An American build-up occurred in Thailand in 1955-57.
D. THE SEATO
CENTER
SEATO, the Southeast Asia Treaty Organization, was a military
alliance formed in 1956 to give Western backing to the Asian front-line
states, Pakistan, the Philippines and Thailand, in containing communism.
In 1958, the year of the cholera outbreak in Bangkok, the treaty
was broadened to include cooperation on economic and social matters as
well as military. This new
clause in the treaty gave rise to a suggestion by Phillips to the State
Department officer handling SEATO affairs in Thailand that a medical
laboratory modeled on NAMRU be set up in Bangkok for research on
cholera. Phillips, in
response to encouragement, drew up a proposal for such a center,
including a budget of $400,000, half for buildings and half for
equipment.
This amount was soon earmarked by the International Cooperation
Administration (ICA) for the laboratory, but some confusion arose over
how in fact to spend the money. ICA
did not wish to become mortgaged to paying the recurrent costs of a
laboratory for years into the future.
NIH, upon being informed of the existence of the earmarked sum by
Clifford Pease of ICA, formed an ad hoc committee and devised a research
program on cholera that would use the money over three or four years,
for university-based research in the US under contract to NIH, for field
studies combined with laboratory work on cholera epidemiology, and for
field trials of cholera vaccines. The
fieldwork might best be done in Calcutta in collaboration with the World
Health Organization (WHO).
Two things were wrong with this idea: India was not a member of
SEATO, so the funds could not be spent there, and the State Department
wanted visible evidence of our
concern for the disease. The Department wanted an edifice in a SEATO country, not a
research program in American universities.
In the end, the creation of an institution was almost certainly
more beneficial to the struggle against the disease than a research
program would have been. Research
programs can quietly dry up and disappear when the initial funds run
out. An institution,
particularly a productive one, creates continuing demands of its own, as
ICA had feared.
A team of six from the ad hoc committee toured the region in late
1959 and wisely decided that the laboratory should be in Dacca, where
cholera was endemic. An
excellent building was found, empty because of a fall in the price of
jute, and the Pakistan Government was eager to supply the space and
local personnel. ICA funds
held over from a previous year could not be spent on personnel, so three
positions from the National Heart Institute were assigned to the
project. ICA, which became
AID in 1961, passed its funds through NIH for administration.

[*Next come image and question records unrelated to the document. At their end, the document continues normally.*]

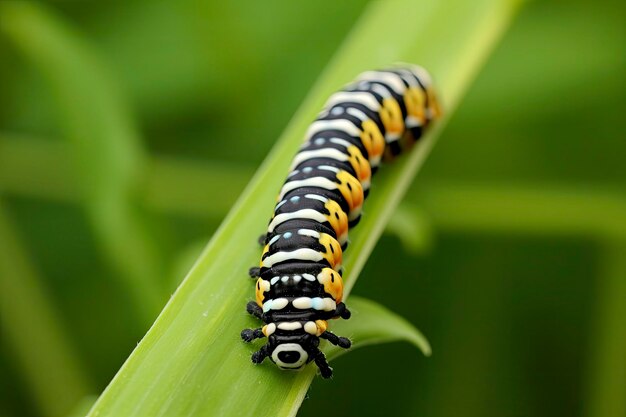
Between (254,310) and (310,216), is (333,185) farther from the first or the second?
(254,310)

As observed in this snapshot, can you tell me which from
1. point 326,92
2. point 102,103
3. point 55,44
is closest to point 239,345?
point 326,92

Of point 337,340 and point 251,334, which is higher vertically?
point 337,340

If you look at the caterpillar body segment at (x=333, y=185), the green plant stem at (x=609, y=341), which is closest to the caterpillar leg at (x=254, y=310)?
the caterpillar body segment at (x=333, y=185)

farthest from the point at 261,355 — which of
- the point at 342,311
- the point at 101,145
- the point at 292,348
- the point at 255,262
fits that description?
the point at 101,145

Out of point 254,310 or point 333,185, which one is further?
point 333,185

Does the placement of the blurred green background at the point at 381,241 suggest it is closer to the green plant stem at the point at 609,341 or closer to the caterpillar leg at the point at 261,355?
the green plant stem at the point at 609,341

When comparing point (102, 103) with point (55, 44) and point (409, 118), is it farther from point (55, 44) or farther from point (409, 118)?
point (409, 118)

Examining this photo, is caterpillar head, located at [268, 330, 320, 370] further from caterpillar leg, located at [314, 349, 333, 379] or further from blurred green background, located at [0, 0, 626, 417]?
blurred green background, located at [0, 0, 626, 417]
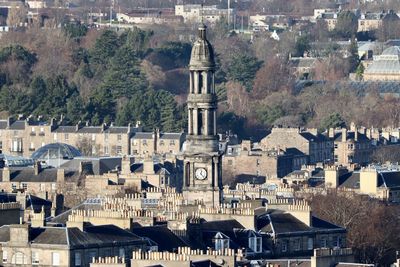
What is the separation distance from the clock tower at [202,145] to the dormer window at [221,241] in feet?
32.0

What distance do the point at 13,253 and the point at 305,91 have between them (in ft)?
331

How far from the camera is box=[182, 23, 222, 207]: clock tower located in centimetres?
8988

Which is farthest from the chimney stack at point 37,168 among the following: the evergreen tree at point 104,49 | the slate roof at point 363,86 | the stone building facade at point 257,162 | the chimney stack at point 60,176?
the slate roof at point 363,86

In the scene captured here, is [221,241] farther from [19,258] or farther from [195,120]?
[195,120]

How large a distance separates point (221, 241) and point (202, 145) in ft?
40.2

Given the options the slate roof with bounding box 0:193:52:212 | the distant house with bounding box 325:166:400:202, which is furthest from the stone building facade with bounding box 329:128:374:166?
the slate roof with bounding box 0:193:52:212

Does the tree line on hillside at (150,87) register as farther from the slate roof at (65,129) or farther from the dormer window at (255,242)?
the dormer window at (255,242)

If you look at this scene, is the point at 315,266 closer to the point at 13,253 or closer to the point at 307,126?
the point at 13,253

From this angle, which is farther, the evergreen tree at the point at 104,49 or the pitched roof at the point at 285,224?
the evergreen tree at the point at 104,49

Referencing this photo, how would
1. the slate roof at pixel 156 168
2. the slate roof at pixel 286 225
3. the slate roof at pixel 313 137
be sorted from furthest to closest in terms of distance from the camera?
the slate roof at pixel 313 137, the slate roof at pixel 156 168, the slate roof at pixel 286 225

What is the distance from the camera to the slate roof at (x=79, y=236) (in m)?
74.9

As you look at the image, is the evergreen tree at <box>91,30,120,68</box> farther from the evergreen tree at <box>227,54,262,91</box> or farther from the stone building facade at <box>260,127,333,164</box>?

The problem of recurrent costs was in part met by funds from the
AID office in Pakistan, but a more important source turned out to be
blocked currency, newly available to NIH through PL-480. Thus the Pakistan SEATO Cholera Research Laboratory (PSCRL)
was launched, without, it should be noted, a single dollar of SEATO
funds. SEATO deserved its
spot in the title, however, because without its political/military
rationale, the PSCRL would not have come into existence.
Other SEATO member nations were invited to contribute to the
PSCRL. The UK and Australia
did so, thus earning seats on the Directing Council.
The structure of the PSCRL was modeled by its first director,
Fred L. Soper, on the Institute for Nutrition for Central American and
Panama (INCAP), which he had earlier founded.
This created an autonomous organization with its own Directing
Council and Technical Committee.
Our friends from the Inner Circle changed hats from the ad hoc
committee to a Cholera Advisory Committee, established to advise the
Director of NIH on technical aspects of the project.
Smadel was the first chairman.
Getting all these pieces to fit understandably took time, so it
was well into l962 before the PSCRL was really operational.
By then, the 7th and current pandemic was spreading in Asia.